「東大は個性的な人が集まる場所」という幻想、アメリカより深刻な“隠れ格差”の正体写真はイメージです Photo:PIXTA

東大に入れば人生勝ち組、そんな時代は終わったのかもしれない。実は、親が大学を出ていない第1世代の東大生たちは、就活や学生生活で思わぬ壁にぶつかっている。密かに進行する隠れ学歴格差の実態に迫る。※本稿は、近藤千洋『「東大卒」の研究――データからみる学歴エリート』の一部を抜粋・編集したものです。

トンビから鷹はほとんど生まれない
東大生の親も高学歴だった

 東大に大学第1世代はどのくらいいて、どんな生まれや育ちを有する人々なのかを確認します(編集部注/本田由紀が2022年11月9日から2023年1月31日までに、東大卒6万人を対象に行った調査より。質問項目は、仕事の状況、家族の状況、東大入学以前の生活、在学中の生活、社会に対する意見など。2437名が回答)。

 図表2-1は、両親がどちらも4年制大学を出ていない学生を「大学第1世代」、片方または両方の親が4年制大学を出ている学生を「親大卒」と見なした上で、それぞれの比率の世代ごとの推移を示したものです。

 一見してわかる通り、第1世代比率は世代を追って低くなる傾向にあり、最も若い1991年以降生まれでは、わずか13%しか占めていません。この減少傾向が現在まで続くなら、現役東大生に占める第1世代の比率は10%を割り込む可能性が高いでしょう。

 読者の中には、「親世代の大学進学率が上昇しているのだから「第1世代」が減るのは当たり前ではないか」と思われる方もいるかもしれません。
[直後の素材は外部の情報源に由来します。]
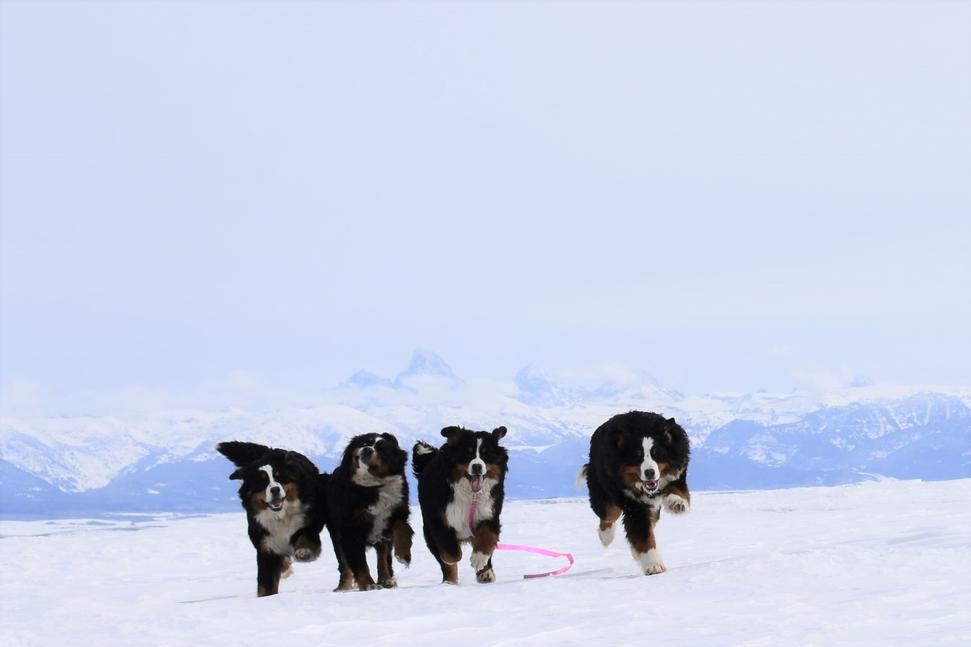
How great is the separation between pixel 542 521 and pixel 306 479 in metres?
11.8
 しかし、日本で4年制大学進学率が50%を超えたのは2009年のことです。1991年以降生まれの東大生の親世代(1961年~70年生まれ)が18歳を迎えた1980年代に至っても、依然25%程度に過ぎませんでした(当時は現在より男女差が大きく、男性で約35%、女性で約13%でした)。